If you watch the Burns and Novick series, you will hear John relate his experiences in quiet but powerful words. You can sense the ghosts walking through his stories and you can almost see the young man who went to Vietnam full of idealism who morphed into someone who just wanted to survive. He did, barely.
A cousin of mine, as I relate in my other blog, reveled in his war experience but came back to a life in chaos, and who succumbed to the effects of exposure to Agent Orange. He had problems before he went to Vietnam but was wired for disaster when he returned.
I respect John Musgrave, especially for what he has done since returning from Vietnam.

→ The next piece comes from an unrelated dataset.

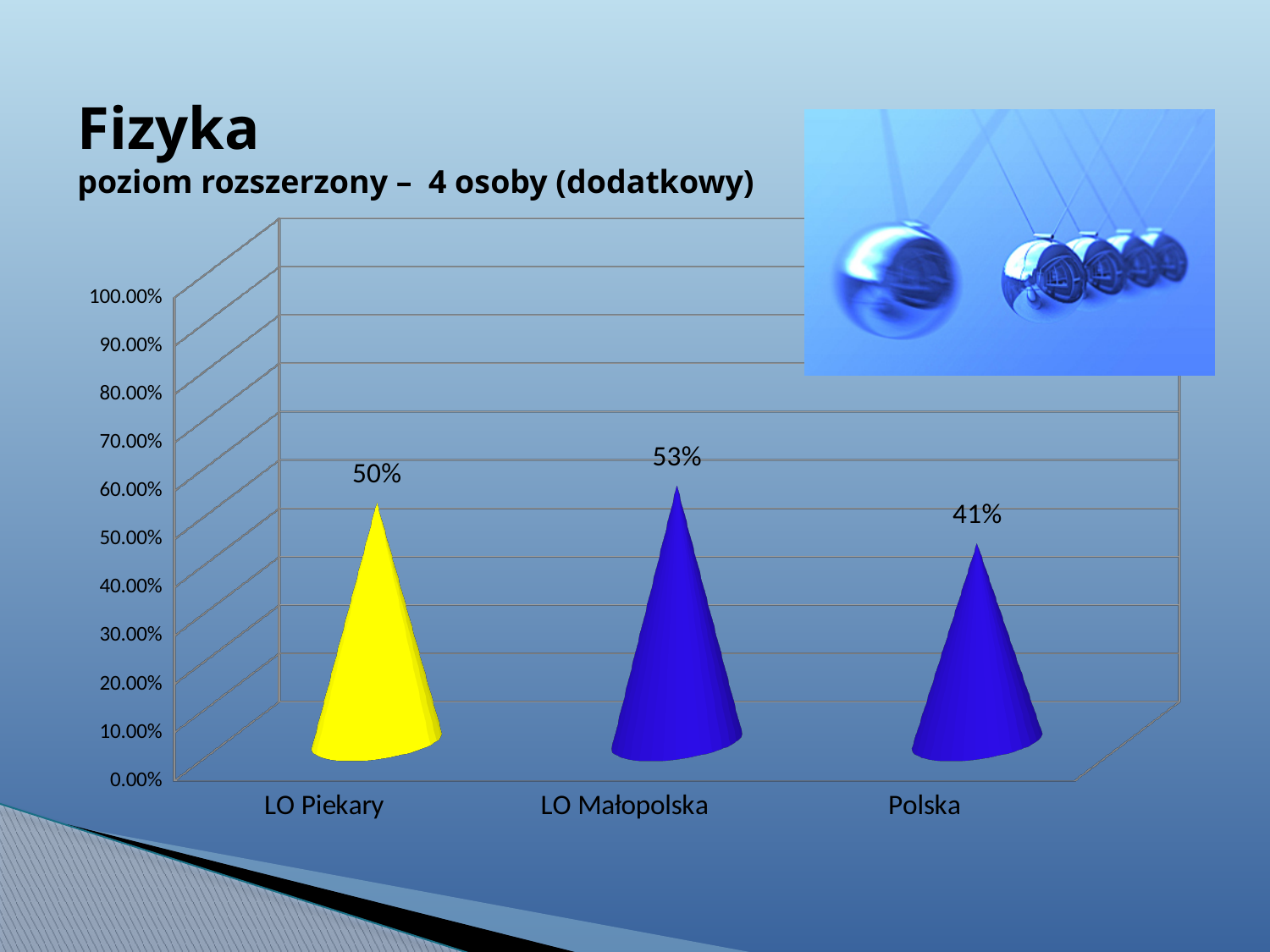
What is the difference between the values for LO Małopolska and Polska? 12% Which category has the highest value? LO Małopolska What is the value for LO Małopolska? 53% How many categories are shown on the x axis? 3 What colour is the bar for LO Piekary? yellow What kind of chart is shown on the slide? bar chart Is the value for Polska greater or less than 50.00%? less Which category has the lowest value? Polska What is the value for LO Piekary? 50% What is the difference between the values for LO Małopolska and LO Piekary? 3% What is the value for Polska? 41% Which is larger, the value for LO Piekary or the value for Polska? LO Piekary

Every veteran has their own stories, experiences and perspective on their service and what to make of it. These folks got the fuzzy end of the lollypop when they returned from Vietnam. The country did not welcome them back, in fact a lot of people, including many veterans of other conflicts, turned their backs on them. We sent them to war (not a conflict) and then mostly deserted them when they returned.
In the years since then, the country has reversed field and finally provided them with services and support, but not nearly enough. Programs for veterans are woefully under-funded and under-supported. It is worse than a shame; it is a crime how this country, primarily our federal government, has continued to fail these folks. Private organizations have stepped up to help but there is so much more we should be doing to support them.
Many Vietnam Vets have returned to Vietnam in recent years. For John, it will come with mixed feelings. Many people wanted him to have the opportunity so a go-fund-me fundraiser was started to provide funds for John and his wife to travel to Vietnam. It raised almost $10,000 for that purpose. Read about it here.
“I just think it’s going to do me a lot of good to see that that country has moved on,” he said. He has spent the years following his service coming to grips with his experience and helping others through their own war experiences. After returning from Vietnam he helped raise money for a Vietnam War Memorial on the campus of the University of Kansas. And he started to write. Notes to the Man Who Shot Me: Vietnam War Poems, is a book he published in 2009. He continues to write. The words pour forth. At the poetry reading he premiered several new poems, still written on scraps of paper. While his voice is soft, it strains with the power of his words, punctuating forty year old images that are as fresh as the breath in his lungs. Lungs that bear the truth of scars from the man who shot him. From that hole in his chest one life ended and another began.
The term patriot is overused and misused. In my opinion there are very few deserving of what the word truly means, but John Musgrave is one. He has proven his love of country, served his country in war, and has acted in the true spirit of our country’s ideals through his advocacy and service to veterans.
So on his day, and every day, we should thank our veterans and appreciate their service and sacrifice.